[Start SOURCE TEXT]
Archiving and sharing data

Introduction

Research data is a valuable output, so it’s important to consider how you can preserve and if possible, share with it others after the end of a research project. Where possible datasets should be deposited in a data repository which can support long-term storage of data underpinning research outputs, enable the discovery and sharing of data for future reuse by others and provide a persistent identifier for long-term discoverability.

Many funders and publishers, require that research data be shared as openly as possible. LSE's Research Data Management Policy recognises that effective management of research data for long-term preservation and reuse is an integral part of good research practice.

Each dataset and research project are different so it is important to consider your data preservation and sharing plans at the beginning of your project, to allow you to tailor your approach based on the data you are working with.

Why archive and share your data?

facilitates transparency, integrity, validation and reproducibility of research findings
ensures funder and publisher requirements are met
preserves data in the long term to protect against loss, obsolescence or deterioration
increases visibility of data that can be cited by others and enhance opportunities for collaboration with your research colleagues

Considerations for sharing

The first step is to work out which data can be shared. It may be that you can share the whole dataset, but there are various reasons why this might not be possible. You may also need to keep in mind any funder requirements for sharing data.

Working with sensitive personal data requires additional planning at the beginning of a project, by doing this a subset may be possible to share using a combination of informed consent, anonymisation and controlling access to data. Equally, if using third party copyrighted materials or commercial data, you may also find yourself restricted by law or contract in what you can share openly.
[End SOURCE TEXT]
[INSTRUCTIONS TO FOLLOW] Reproduce word for word the passage of the page on archiving and sharing data that starts at "Many funders and" and ends with "good research practice.".
[Start DATA EXTRACT]
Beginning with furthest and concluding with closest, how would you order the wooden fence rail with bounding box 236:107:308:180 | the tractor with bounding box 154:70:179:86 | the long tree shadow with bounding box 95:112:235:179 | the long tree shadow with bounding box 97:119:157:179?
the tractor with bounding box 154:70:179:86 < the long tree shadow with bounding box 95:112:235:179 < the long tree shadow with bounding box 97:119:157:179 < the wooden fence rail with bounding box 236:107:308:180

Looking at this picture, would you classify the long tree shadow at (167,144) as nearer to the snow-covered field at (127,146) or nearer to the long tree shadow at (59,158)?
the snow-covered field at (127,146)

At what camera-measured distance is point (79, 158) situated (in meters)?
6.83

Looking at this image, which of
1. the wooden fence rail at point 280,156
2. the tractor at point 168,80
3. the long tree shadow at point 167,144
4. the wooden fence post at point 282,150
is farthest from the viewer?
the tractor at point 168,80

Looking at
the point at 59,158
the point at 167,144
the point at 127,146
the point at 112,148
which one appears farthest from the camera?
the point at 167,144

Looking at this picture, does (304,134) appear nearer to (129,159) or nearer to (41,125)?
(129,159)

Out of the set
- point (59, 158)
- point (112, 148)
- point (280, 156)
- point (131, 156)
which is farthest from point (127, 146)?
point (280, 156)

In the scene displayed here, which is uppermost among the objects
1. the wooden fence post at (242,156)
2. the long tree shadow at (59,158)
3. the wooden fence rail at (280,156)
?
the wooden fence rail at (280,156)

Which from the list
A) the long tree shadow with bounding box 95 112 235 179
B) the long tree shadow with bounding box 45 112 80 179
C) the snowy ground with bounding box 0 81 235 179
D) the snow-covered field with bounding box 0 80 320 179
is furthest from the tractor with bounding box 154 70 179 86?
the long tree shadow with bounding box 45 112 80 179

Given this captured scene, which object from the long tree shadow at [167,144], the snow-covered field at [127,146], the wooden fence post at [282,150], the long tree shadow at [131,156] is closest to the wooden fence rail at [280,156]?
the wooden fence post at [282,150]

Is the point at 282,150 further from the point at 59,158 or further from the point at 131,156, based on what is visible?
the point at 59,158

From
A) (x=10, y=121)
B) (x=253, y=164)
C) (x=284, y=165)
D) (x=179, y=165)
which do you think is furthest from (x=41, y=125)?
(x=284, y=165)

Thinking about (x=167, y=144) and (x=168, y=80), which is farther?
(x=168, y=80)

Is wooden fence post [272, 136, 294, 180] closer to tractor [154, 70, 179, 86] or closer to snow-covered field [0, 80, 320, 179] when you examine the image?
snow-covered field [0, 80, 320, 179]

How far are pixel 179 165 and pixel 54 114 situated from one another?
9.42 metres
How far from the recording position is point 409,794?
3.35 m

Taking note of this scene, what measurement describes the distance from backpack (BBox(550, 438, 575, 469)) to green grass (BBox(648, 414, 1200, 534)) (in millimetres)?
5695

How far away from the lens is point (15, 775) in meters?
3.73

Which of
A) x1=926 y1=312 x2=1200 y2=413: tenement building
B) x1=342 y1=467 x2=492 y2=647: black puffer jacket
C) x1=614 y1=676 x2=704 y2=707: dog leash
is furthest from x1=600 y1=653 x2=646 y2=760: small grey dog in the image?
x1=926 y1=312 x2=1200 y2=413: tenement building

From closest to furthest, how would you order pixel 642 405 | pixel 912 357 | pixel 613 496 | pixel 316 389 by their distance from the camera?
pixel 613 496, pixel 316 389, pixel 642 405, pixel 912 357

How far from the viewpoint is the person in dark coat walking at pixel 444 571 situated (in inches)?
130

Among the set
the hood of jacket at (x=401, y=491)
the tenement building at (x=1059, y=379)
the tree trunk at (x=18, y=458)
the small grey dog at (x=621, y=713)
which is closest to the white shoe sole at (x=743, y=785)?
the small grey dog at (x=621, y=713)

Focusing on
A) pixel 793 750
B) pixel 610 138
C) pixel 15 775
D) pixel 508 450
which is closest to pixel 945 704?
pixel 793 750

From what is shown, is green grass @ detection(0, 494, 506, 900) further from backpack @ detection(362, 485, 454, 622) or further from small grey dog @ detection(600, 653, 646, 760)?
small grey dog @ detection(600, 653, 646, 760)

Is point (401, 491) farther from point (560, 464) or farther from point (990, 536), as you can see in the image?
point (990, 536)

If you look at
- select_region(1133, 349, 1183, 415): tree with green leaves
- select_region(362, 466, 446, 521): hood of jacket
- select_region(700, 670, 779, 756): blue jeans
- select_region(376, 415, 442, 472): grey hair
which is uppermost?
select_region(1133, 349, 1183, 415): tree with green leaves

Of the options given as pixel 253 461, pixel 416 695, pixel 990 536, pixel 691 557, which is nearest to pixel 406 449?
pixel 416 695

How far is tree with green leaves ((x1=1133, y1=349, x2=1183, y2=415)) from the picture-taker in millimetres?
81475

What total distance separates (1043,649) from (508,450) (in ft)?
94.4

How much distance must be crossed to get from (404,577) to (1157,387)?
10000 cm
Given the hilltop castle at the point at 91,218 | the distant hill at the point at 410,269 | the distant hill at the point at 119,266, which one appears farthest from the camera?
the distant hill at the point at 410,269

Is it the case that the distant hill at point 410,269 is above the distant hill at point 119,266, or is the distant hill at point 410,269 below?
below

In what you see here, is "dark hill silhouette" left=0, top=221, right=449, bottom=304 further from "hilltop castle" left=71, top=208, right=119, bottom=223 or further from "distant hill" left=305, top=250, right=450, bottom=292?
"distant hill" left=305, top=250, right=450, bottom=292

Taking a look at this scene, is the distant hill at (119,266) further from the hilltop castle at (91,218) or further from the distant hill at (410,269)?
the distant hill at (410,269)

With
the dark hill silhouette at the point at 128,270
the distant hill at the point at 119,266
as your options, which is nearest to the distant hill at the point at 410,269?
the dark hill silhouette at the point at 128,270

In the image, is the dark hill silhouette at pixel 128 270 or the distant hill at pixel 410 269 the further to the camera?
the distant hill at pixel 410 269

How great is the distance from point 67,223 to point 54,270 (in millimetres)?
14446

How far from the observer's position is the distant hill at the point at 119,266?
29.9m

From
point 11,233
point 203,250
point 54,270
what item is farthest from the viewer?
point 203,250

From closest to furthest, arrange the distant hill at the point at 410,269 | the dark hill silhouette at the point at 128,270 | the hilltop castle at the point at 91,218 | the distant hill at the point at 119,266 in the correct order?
[End DATA EXTRACT]
[EXERCISE RESPONSE]
Many funders and publishers, require that research data be shared as openly as possible. LSE's Research Data Management Policy recognises that effective management of research data for long-term preservation and reuse is an integral part of good research practice.